** Passage to read follows **

US8622591B1

US8622591B1 - LED lamp scattering heat by exchanging currents

Info

Publication number: US8622591B1
Application number: US13/600,587
Authority: US
Inventors: Chung-Chi Liu; Hua-Zheng Li
Original assignee: Shenzhen Jiawei Photovoltaic Lighting Co Ltd; Light Core Ltd
Current assignee: Light-Core Ltd; Shenzhen Jiawei Photovoltaic Lighting Co Ltd; Light Core Ltd
Priority date: 2012-08-31
Filing date: 2012-08-31
Publication date: 2014-01-07
Anticipated expiration: 2032-08-31

Abstract

An LED lamp scattering heat by exchanging currents has a current guider disposed on a seat body. The current guider divides an accommodating chamber of the seat body into at least one first current channel and at least one second current channel. On a periphery of the seat body defines at least one first opening corresponding to the second current channel and at least one second opening defined near a fan of a cooling device. By guiding exterior currents out of the first opening via the second current channel, the exterior currents further enter the second opening of the seat body for being expelled out of the first current channel via the fan to complete an air flow circulation by exchanging currents, which increases the heat radiating efficiency and the using life of the LED lamp and remedies restrictions on installations of the lamp for expanding the lamp application.

Description

BACKGROUND OF THE INVENTION

1. Field of the Invention

The present invention relates to a design of an LED lamp, particularly to an LED lamp preferably scattering heat by exchanging currents.

** End of Passage to read **

[Complete the following]
**a)** In the LED lamp patent, what does the current guider divide the seat body's accommodating chamber into?
**b)** Decide whether each statement agrees with the LED lamp patent, answering yes or no and quoting the words that decide it: (i) The patent's priority date and filing date are the same day. (ii) The second opening is defined near a fan of the cooling device. (iii) The patent was published in 2012.

** Input data follows **

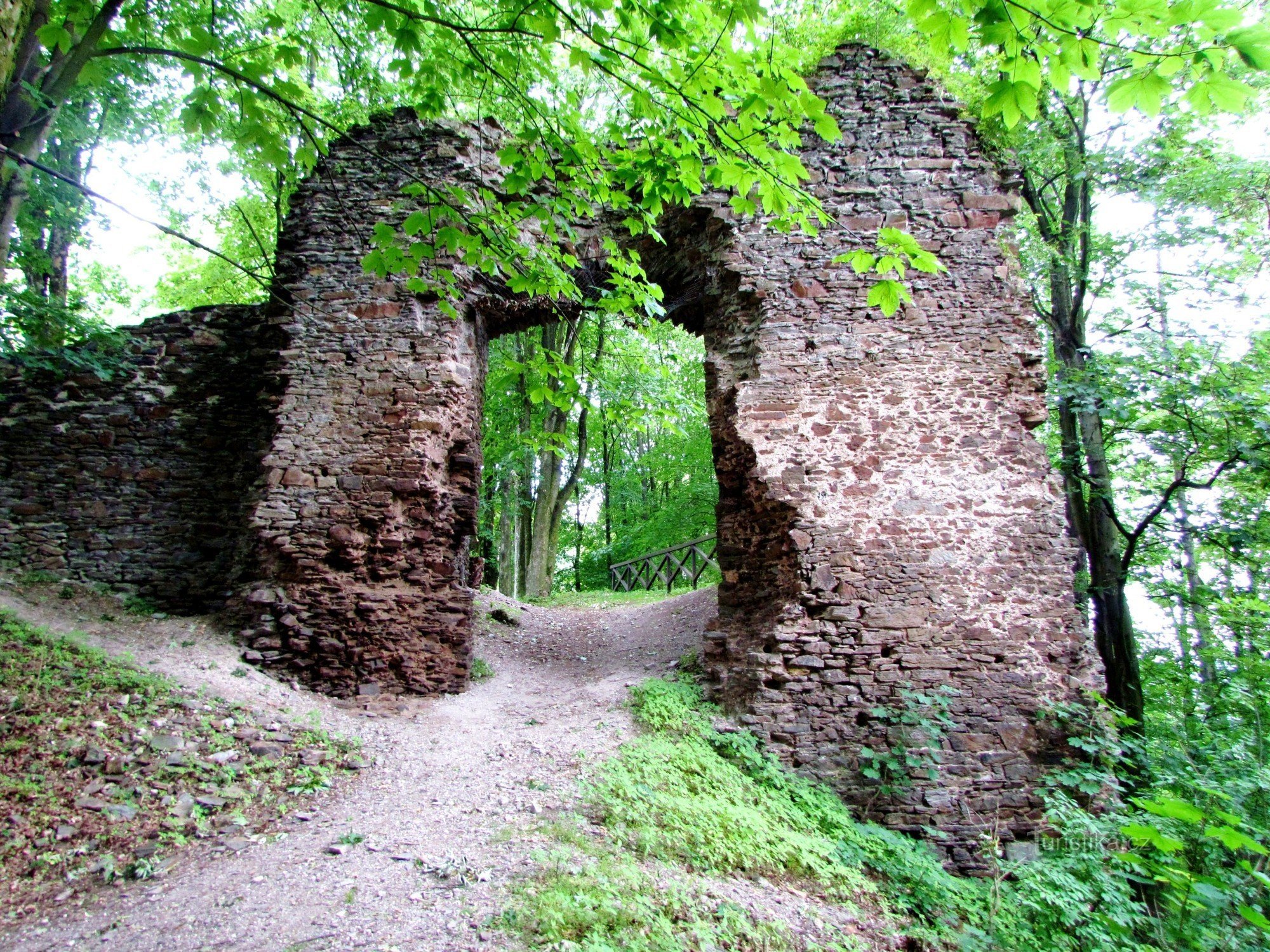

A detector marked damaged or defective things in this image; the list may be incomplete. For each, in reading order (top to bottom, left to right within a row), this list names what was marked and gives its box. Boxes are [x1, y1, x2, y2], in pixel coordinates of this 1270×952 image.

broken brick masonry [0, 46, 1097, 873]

** End of Input data **

[List of answers]
**a)** At least one first current channel and at least one second current channel.

**b)**
(i) Yes: "Priority date: 2012-08-31" and "Filing date: 2012-08-31"
(ii) Yes: "at least one second opening defined near a fan of a cooling device"
(iii) No: "Publication date: 2014-01-07"